I realized when I woke up this morning that today was not only the Ides of July, but the seventh month since Terry passed. Also, that I have less than ten days left of my long summer visit with my kids and my grandson. The real ringer this week was learning of the recent sudden death of a classmate and one of my closest friends during high school. His birthday would have been tomorrow. I’m definitely fighting off some doldrums and melancholy.
I’ve had an amazing time here in the PNW since early June, celebrating my son’s second official father’s day, my daughter’s birthday and my grandson’s third birthday. This weekend we celebrate my son and daughter-in-law’s anniversary.

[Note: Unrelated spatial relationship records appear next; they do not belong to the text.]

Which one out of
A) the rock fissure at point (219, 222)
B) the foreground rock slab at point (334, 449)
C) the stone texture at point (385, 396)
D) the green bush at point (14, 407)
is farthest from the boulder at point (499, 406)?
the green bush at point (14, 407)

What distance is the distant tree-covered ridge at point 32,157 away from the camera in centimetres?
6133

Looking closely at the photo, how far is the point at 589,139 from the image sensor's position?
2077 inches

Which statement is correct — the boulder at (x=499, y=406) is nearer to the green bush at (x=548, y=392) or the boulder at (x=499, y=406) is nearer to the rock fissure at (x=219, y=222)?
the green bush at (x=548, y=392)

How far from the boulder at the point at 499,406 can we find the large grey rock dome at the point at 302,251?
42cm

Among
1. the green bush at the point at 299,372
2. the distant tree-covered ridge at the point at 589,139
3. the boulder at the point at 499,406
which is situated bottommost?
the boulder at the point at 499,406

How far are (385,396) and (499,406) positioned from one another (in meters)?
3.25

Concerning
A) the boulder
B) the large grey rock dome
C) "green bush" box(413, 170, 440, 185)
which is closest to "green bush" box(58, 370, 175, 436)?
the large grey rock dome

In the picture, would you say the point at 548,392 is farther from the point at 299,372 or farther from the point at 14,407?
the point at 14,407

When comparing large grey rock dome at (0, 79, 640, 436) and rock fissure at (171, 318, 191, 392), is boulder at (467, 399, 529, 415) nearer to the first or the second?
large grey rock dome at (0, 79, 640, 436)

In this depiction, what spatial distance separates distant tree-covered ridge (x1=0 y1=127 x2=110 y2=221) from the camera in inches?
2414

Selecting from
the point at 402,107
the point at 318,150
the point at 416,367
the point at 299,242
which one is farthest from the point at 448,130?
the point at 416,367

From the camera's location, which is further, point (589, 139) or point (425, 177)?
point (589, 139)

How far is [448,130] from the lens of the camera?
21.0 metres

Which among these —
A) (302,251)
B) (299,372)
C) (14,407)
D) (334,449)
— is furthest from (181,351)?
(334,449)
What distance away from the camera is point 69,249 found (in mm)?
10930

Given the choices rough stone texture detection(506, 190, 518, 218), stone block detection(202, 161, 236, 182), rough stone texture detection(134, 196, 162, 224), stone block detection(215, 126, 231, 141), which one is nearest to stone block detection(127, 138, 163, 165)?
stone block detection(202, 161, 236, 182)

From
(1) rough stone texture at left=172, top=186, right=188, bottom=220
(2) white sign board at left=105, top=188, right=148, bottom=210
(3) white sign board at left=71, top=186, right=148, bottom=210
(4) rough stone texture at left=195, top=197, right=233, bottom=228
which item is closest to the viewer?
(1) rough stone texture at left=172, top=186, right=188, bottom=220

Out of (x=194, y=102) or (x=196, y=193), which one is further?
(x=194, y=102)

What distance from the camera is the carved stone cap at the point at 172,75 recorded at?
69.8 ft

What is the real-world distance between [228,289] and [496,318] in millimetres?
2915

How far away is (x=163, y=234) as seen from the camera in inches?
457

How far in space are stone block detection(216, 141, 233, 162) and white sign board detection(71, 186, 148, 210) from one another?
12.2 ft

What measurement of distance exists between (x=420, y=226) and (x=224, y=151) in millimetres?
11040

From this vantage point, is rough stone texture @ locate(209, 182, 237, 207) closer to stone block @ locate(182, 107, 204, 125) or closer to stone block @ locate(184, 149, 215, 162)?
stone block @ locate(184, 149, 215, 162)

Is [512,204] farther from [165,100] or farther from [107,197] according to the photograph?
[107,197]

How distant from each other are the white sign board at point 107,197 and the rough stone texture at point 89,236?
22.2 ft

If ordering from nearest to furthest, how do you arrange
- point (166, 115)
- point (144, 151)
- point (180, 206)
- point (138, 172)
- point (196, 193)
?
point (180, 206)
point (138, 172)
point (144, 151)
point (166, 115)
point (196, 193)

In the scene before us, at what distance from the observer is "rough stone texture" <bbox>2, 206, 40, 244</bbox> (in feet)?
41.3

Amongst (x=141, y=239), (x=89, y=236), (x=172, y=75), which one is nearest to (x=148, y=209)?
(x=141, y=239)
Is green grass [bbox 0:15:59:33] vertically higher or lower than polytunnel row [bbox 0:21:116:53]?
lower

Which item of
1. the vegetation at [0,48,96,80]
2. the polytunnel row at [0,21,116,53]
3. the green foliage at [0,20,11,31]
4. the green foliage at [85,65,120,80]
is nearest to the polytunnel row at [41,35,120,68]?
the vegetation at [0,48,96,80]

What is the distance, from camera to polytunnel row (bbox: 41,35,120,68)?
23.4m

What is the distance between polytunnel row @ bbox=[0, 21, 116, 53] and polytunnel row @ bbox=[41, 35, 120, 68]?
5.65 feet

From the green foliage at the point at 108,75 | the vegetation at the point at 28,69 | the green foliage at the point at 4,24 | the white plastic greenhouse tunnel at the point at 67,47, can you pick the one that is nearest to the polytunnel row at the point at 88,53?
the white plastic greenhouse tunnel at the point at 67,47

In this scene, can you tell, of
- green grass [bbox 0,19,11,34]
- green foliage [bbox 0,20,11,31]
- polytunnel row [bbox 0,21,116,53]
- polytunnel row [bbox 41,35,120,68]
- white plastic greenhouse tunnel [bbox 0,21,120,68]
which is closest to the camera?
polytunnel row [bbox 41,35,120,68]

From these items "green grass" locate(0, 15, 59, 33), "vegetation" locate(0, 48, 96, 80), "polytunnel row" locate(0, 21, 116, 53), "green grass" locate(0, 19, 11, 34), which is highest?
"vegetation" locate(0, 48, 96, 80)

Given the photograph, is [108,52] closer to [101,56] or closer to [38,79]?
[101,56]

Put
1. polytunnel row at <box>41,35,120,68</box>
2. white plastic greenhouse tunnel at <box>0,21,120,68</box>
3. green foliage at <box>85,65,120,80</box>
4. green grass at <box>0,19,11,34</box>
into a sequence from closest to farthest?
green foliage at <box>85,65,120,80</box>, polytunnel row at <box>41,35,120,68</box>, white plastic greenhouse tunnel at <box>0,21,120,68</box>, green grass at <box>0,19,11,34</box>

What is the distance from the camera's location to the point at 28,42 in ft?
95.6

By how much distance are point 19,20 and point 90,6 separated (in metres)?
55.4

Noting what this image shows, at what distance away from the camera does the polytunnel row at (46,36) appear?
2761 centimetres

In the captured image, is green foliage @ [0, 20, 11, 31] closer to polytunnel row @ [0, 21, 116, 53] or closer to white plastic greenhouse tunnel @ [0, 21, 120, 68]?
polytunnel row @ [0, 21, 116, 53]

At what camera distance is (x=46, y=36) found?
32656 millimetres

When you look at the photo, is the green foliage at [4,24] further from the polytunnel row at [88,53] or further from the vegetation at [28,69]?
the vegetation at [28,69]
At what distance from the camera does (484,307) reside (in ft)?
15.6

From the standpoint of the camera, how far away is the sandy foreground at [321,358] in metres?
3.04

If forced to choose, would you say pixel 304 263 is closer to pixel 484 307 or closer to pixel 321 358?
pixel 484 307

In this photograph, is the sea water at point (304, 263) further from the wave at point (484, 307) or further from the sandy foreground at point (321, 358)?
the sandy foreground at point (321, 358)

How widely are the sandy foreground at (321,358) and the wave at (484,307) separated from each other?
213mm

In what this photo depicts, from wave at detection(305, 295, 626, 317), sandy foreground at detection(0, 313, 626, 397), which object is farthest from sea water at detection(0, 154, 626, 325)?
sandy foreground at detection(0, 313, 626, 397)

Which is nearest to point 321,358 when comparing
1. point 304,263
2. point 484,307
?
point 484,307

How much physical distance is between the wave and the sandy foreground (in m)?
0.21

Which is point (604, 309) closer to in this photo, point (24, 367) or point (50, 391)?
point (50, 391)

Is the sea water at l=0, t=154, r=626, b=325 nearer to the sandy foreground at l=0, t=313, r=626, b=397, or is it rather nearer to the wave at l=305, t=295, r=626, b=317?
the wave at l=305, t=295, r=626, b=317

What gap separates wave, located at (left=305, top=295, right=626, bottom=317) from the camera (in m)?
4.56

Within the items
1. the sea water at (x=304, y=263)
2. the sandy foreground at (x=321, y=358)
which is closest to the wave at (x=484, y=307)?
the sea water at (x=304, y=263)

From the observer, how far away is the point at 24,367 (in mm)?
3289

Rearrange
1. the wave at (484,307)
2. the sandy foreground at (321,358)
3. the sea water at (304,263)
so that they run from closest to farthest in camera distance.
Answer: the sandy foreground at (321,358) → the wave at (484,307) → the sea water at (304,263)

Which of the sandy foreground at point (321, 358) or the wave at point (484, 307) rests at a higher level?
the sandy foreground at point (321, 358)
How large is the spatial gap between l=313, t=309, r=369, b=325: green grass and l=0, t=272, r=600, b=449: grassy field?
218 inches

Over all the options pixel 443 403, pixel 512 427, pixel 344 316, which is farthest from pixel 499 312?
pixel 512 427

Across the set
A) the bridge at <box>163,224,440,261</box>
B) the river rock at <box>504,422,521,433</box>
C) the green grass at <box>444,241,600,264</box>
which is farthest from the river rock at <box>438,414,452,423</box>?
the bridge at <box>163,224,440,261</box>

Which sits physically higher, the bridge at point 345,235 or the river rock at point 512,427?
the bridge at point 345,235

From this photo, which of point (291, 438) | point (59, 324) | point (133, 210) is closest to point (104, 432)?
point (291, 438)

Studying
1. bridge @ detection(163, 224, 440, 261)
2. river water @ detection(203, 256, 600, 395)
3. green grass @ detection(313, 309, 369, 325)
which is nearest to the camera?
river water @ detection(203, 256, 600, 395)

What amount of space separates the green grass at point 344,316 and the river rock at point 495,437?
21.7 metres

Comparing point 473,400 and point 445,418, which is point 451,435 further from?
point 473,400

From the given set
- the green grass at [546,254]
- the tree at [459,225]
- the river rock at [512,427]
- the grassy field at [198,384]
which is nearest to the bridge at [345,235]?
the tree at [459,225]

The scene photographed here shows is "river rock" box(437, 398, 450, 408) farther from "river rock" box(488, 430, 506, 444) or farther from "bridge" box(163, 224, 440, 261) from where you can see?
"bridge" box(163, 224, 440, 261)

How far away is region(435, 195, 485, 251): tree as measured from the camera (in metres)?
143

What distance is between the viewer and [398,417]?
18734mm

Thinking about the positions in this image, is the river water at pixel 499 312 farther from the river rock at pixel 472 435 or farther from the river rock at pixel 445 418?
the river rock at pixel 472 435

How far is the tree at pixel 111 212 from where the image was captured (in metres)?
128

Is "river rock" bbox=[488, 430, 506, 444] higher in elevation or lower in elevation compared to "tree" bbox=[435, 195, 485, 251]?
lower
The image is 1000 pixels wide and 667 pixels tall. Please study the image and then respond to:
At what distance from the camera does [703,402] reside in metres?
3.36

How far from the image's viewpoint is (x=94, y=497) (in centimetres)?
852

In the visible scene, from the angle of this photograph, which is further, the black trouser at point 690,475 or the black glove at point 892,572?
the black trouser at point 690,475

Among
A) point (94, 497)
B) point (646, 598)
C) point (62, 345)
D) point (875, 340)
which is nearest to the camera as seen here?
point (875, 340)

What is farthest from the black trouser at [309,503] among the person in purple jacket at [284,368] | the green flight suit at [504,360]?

I enjoyed listening to my daughter perform live at a local Opera on Tap event (in mid June and again next week). I also drove north of Seattle to Deception Pass with my daughter and her boyfriend for some easy hiking with a recovery period at a local winery.
Perhaps I’m feeling anxious because returning to my home means facing the seemingly insurmountable unfinished tasks I left behind me at the end of May. The situation with my father has only gotten worse in my absence. My house remains cluttered with the detritus of several decades and no closer to being ready for the hot housing market. I can find many excuses to let inertia continue it’s course and few motivations to keep the rock rolling.
Well, that last is not entirely true. I have many motivations with me here right now where I’m visiting. I just fear that when I return, the fog of futility will overwhelm me and my job will be my only safe and orderly sanctuary.